___ Kutipan Pilihan

Kamajaya menikah dengan Novetia Arestiawati Sambul di tahun 1984. Dari pernikahan tersebut telah lahir dua orang putra, yakni: Praba Kawistara Katuuk dan Rayanmada Kinasihan Katuuk.
2) Latar Belakang Pendidikan
Sekolah dasar ditamatkan Kamajaya di SD Negeri Bojong Soang, sebuah sekolah yang berada di daerah selatan Bandung. Tetapi beberapa tahun, dari kelas 3 sampai kelas 5 ia pernah bersekolah di sebuah SD Katolik di Girian, Bitung. SMP ditempuhnya di SMP Negeri Dayeuhkolot, kemudian ia melanjutkan ke SPG Negeri 1 Bandung. Pendidikan di perguruan tingginya diselesaikan di IKIP Negeri Manado di Fakultas Bahasa dan Seni, Jurusan Bahasa dan Sastra Indonesia. Tugas akhir, skripsi, ia mengambil kajian drama sebagai media pendidikan nonformal. Sedangkan S-2 ditempuh di Universitas Gajah Mada dalam bidang Kajian Amerika. Pada saat ini Kamajaya tengah menyelesaikan studi doktoral, S-3 di Universitas Negeri Jakarta dalam program Manajemen Pendidikan.

______
___ Baris yang Disediakan

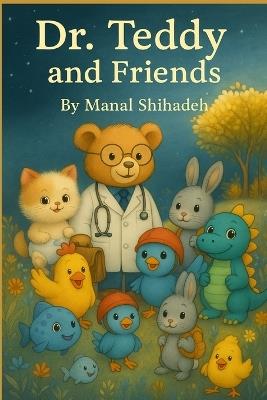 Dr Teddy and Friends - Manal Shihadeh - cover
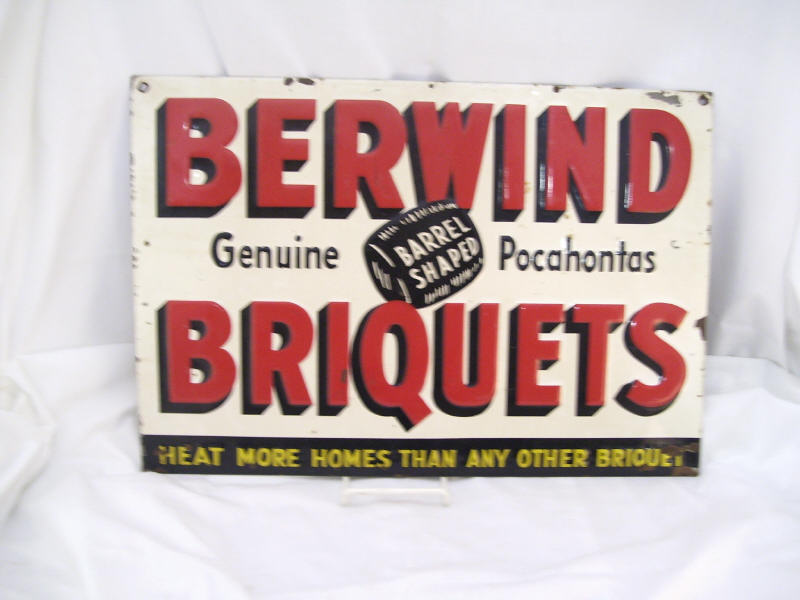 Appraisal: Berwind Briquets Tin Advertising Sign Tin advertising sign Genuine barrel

______
___ Baris yang Disediakan

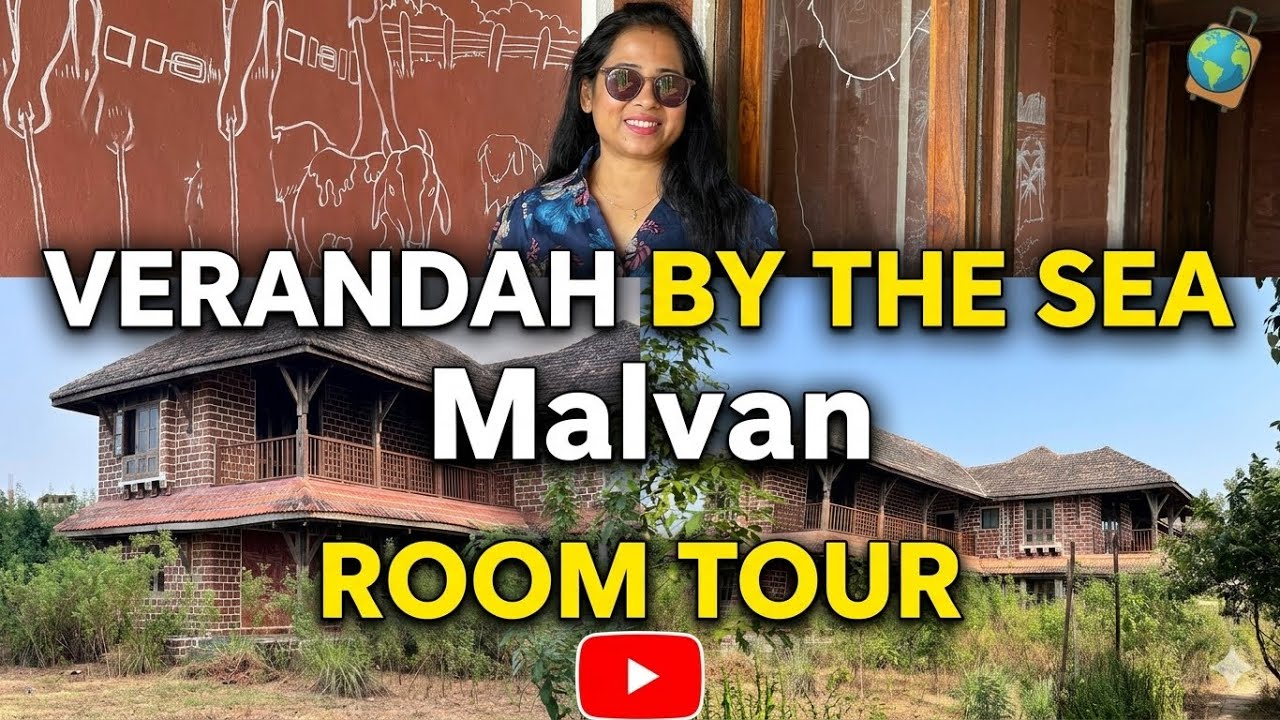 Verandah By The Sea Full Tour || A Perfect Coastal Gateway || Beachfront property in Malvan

______

> Yang Harus Dikerjakan: Lanjutkan kutipan tentang Kamajaya, dimulai setelah kalimat terakhirnya. Baris-baris di atas diambil dari sumber lain, bukan dari kutipan.

> Kotak Jawaban:
3) Latar Belakang Pekerjaan
Kamajaya memulai kariernya di dunia jurnalistik. Awalnya ia membantu Husen Mullahele yang menjadi perwakilan Memorandum Surabaya sampai awal tahun 80-an. Setelah itu ia bergabung dengan Majalah Berita Mingguan Fokus, Jakarta perwakilan Manado. Tetapi sejak majalah tersebut diberangus karena menurunkan berita “100 Orang Terkaya Indonesia” yang menyangkut para penguasa Orde Baru,ia ikut terberangus juga.
Sejak tahun 1984 Kamajaya diangkat menjadi dosen di IKIP Manado, sekarang menjadi Universitas Negeri Manado (UNIMA). Sambil menjadi dosen Kamajaya tetap berkiprah di media, terutama di media daerah (Sulawesi Utara). Kiprahnya di media lokal dimulai dari menjadi redaktur Manado Post, kemudian menjadi Redaktur Pelaksana Wibawa, dan selanjutnya ikut juga membina beberapa acara di media elektronik, terutama di Televisi Manado (TVM). Ia tampil sepekan sekali di acara “Coffee Morning (2003—2004)”.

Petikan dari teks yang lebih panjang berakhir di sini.